The way he said it, the way he was looking at her, she couldn’t be sure.
Silver repositioned her rifle and squared her shoulders. “The attack could affect her interaction with humans down the road, so, yes, she could become a problem, but we should give her the winter. Time has a strange way of healing things out here, Sergeant.”
His arms tensed, eyes narrowing sharply onto her.
She turned to go, finding her legs like water as she tried to walk up the road, feeling his eyes burning hot into her back.
“Any place a man can get beer round here?” he called out after her.
Silver stilled.
She turned slowly to face him, irony tempting the corners of her mouth into a wry smile. “This is a dry town, officer. I believe it’s your job to make sure it stays that way.”
“I hear the Old Moose Lodge is out of town limits, and it has a television. I need to watch the news tonight.”
She studied him, trying to weigh the paradox that was this man. “It’s a public place, Sergeant.” She hesitated. “But I’d leave that uniform at home if you plan on drinking in my bar. Wouldn’t want Chief Peters and the band council thinking you were officially trying to undermine his efforts to keep our people dry.”
Sergeant Gabe Caruso stared at her with a directness that sent another hot tingle into her belly. She turned quickly, calling her dogs to heel.
She concentrated on walking smoothly and calmly down the street. She felt anything but.
The cop was coming to her lodge. Tonight.
He was making her feel things she didn’t know she was capable of feeling anymore. That scared her. Because like Broken Claw, Silver was a bereft and wounded mother.
But unlike the grizzly, Silver had actually killed a man.

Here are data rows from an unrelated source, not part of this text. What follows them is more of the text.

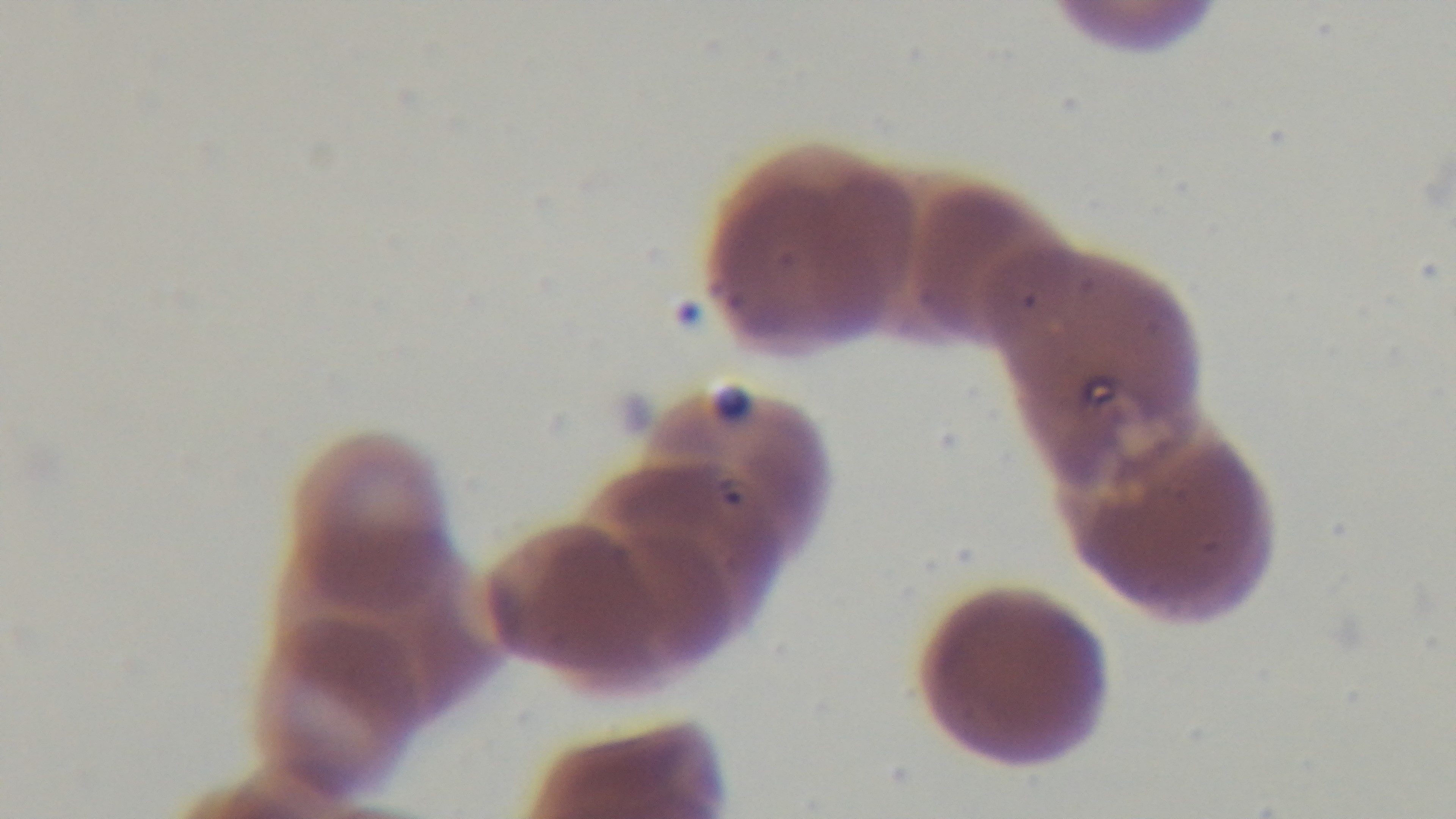

Light microscopy. Single field of view. Captured with a mounted 4K digital camera. Preparation: thin smear. Malaria status: positive. Oil-immersion objective, 100x. Giemsa-stained.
Assess this cell for malaria.
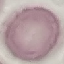

Uninfected.

capture = smartphone through the microscope eyepiece
image type = cell patch, automatically extracted from a larger field of view and resized to 64 × 64 pixels
stain = Giemsa
preparation = thin blood film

And if the cop found out, he had the power to put her away for it. For good.
Chapter 4
Gabe tucked his 9 mm into the back of his jeans under his leather bomber jacket and snagged his radio and flashlight off the table. Donovan was on call tonight, and Gabe hadn’t yet officially reported for duty, but he took the gear anyway.
He surveyed his tiny cabin for a moment before leaving—his new home for the next two years. It was small, built from thick-hewn logs, the decor utilitarian. A rough table and bench divided the living room from the tiny kitchen area where a woven rag mat rested in front of an old blackened Aga stove. His kitchen window afforded a view of Deer Lake, which was still as glass this evening, reflecting strands of violently pink cirrus in an otherwise pale Nordic sky.
In the living room a small couch faced a stone fireplace, and to its side hunkered one other chair, a great big wingback with stuffing straining to pop out the back. A small bedroom and bathroom led off the main area. His pine bed was covered with a patchwork quilt made by the wife of the corporal who’d been transferred south, a homey touch that seemed to underscore his loneliness.
He couldn’t expect more. He’d sold every last thing he and Gia had owned together. The memories stirred by their shared possessions had become unbearable.
He hadn’t accumulated anything new, either.
Gabe stepped out onto the porch, locked the door to his tiny log cabin, and stood for a moment, trying to ground himself, his breath misting in the rapidly cooling air.